OIA1004 NERVOUS SYSTEM

Nervous System Functions

Overview: The nervous system is responsible for sensing changes in the environment, processing that information, and initiating appropriate responses. It operates through three primary functions: sensory, integrative, and motor, facilitated by specialized neurons.

Sensory Function:

Senses changes in internal and external environments via sensory receptors.

Involves sensory (afferent) neurons to transmit sensory information to the central nervous system (CNS).

Integrative Function:

Analyzes sensory information, stores relevant data, and makes decisions regarding behaviors.

Carried out by association or interneurons within the CNS.

Motor Function:

Responds to stimuli by initiating muscle actions or glandular secretions.

Utilizes motor (efferent) neurons to convey commands from the CNS to effectors (muscles and glands).

Signal Transmission

Overview: Signal transmission refers to the process by which neurons communicate with each other or with effector cells at synapses. This involves electrical and chemical signals that lead to postsynaptic potentials, ultimately resulting in action potential generation.

Synapses:

Regions where communication occurs between two neurons or a neuron and an effector cell.

Communication is typically unidirectional (from neuron to target cell).

Two main types: Electrical synapses and Chemical synapses.

Electrical Synapses:

Direct connections between neurons via gap junctions.
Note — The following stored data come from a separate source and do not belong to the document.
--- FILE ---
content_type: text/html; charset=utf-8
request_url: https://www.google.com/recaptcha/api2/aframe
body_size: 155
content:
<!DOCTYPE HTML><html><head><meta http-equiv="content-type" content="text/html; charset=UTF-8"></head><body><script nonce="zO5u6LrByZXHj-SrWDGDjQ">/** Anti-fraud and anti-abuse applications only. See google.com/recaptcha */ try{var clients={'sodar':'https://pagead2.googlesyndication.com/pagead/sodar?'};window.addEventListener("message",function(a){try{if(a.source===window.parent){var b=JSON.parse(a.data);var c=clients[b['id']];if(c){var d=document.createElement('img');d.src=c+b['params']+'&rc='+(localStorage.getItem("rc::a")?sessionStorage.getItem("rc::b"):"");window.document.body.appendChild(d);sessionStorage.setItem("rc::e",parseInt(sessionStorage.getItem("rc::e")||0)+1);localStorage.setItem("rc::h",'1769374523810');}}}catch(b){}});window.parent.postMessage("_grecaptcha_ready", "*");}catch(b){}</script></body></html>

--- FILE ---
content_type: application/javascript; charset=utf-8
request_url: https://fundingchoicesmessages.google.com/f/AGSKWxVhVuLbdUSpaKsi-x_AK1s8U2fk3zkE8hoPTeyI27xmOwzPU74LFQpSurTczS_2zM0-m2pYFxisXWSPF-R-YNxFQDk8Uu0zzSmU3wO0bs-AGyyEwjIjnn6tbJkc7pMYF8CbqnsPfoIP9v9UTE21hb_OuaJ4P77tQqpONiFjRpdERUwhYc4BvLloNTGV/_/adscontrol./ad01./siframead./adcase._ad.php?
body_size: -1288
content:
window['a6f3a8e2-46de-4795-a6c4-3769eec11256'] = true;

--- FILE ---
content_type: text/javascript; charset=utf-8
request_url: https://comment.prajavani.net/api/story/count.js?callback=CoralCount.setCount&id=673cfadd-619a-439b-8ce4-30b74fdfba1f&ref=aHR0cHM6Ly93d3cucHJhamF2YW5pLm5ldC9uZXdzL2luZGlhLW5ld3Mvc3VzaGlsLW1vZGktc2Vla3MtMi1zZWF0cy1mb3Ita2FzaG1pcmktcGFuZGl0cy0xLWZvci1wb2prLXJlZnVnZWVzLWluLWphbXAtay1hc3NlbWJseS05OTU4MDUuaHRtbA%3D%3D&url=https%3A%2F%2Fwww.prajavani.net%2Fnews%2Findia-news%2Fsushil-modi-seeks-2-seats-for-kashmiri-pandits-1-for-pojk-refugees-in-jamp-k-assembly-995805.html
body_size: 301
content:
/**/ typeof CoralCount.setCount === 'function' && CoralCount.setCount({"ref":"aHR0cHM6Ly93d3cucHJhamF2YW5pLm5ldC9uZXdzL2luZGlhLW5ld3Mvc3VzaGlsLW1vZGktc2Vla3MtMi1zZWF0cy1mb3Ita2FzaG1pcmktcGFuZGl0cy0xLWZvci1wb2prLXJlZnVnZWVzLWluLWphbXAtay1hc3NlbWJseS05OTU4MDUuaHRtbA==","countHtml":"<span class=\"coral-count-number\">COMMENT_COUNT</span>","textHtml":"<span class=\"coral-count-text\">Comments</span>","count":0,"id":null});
Allow for rapid signal transmission.

Chemical Synapses:

Involve neurotransmitter release from presynaptic neurons.

Steps of transmission:

Nerve impulse arrives at synaptic end bulb.

Voltage-gated Ca²⁺ channels open.

Neurotransmitters are released into the synaptic cleft.

Neurotransmitters bind to postsynaptic receptors.

Ion channels open in the postsynaptic membrane.

Postsynaptic potential occurs (either depolarization - EPSP or hyperpolarization - IPSP).

Action potential may be generated if threshold is reached.

Postsynaptic Potentials:

EPSP (Excitatory Postsynaptic Potential): Depolarization leading to increased likelihood of action potential.

IPSP (Inhibitory Postsynaptic Potential): Hyperpolarization leading to decreased likelihood of action potential.

Summation:

Temporal Summation:

Occurs when stimuli happen at the same location on the postsynaptic membrane but at different times.

Can lead to cumulative effects on postsynaptic potential.

Spatial Summation:

Occurs when stimuli happen at different locations on the postsynaptic membrane simultaneously.

Can also lead to cumulative effects on postsynaptic potential.

Nervous System Organization

Overview: The nervous system is a complex network that coordinates body functions and responses. It is divided into the Central Nervous System (CNS) and Peripheral Nervous System (PNS), each with distinct roles in processing sensory information and controlling motor functions.

Central Nervous System (CNS):

Comprises the brain and spinal cord.

Responsible for processing and integrating sensory information.

Coordinates voluntary and involuntary actions through neural pathways.

Peripheral Nervous System (PNS):

Consists of all nervous tissue outside the CNS.

Divided into:

Somatic Nervous System (SNS):

Voluntary control over skeletal muscles.

Includes sensory neurons from cutaneous and special receptors to the CNS.

Autonomic Nervous System (ANS):

Involuntary control over smooth muscle, cardiac muscle, and glands.

Further divided into sympathetic and parasympathetic divisions.

Enteric Nervous System (ENS):

Controls gastrointestinal tract functions independently of the CNS and ANS.

Involves involuntary sensory and motor neurons.

Sensory and Motor Pathways:

Sensory receptors detect stimuli and send signals to the CNS.

Motor neurons transmit commands from the CNS to effectors (muscles and glands).

Action Potentials

Overview: Action potentials are rapid, transient changes in the membrane potential of neurons that allow for the transmission of electrical signals. They follow an all-or-none principle and involve a sequence of depolarization and repolarization phases, crucial for neuronal communication.

Resting Membrane Potential:

Maintained at approximately -70 mV when the neuron is not firing.

Only leakage channels are open; voltage-gated Na+ and K+ channels are closed.

Graded Potentials:

Localized changes in membrane potential that can vary in amplitude.

Can be hyperpolarizing (making the inside more negative) or depolarizing (making the inside less negative).

If graded potentials reach threshold (-55 mV), they trigger an action potential.

Depolarization:

Initiated when the membrane potential reaches the threshold.

Voltage-gated Na+ channels open, allowing Na+ ions to flow into the neuron.

This influx causes a rapid increase in positive charge inside the cell, leading to depolarization.

Repolarization:

Occurs after the peak of the action potential.

Voltage-gated K+ channels open, allowing K+ ions to exit the neuron.

This outflow restores the negative membrane potential, returning it towards resting state.

Propagation:

The action potential travels along the axon without losing strength.

Each segment of the axon undergoes depolarization and repolarization sequentially, propagating the signal down the length of the neuron.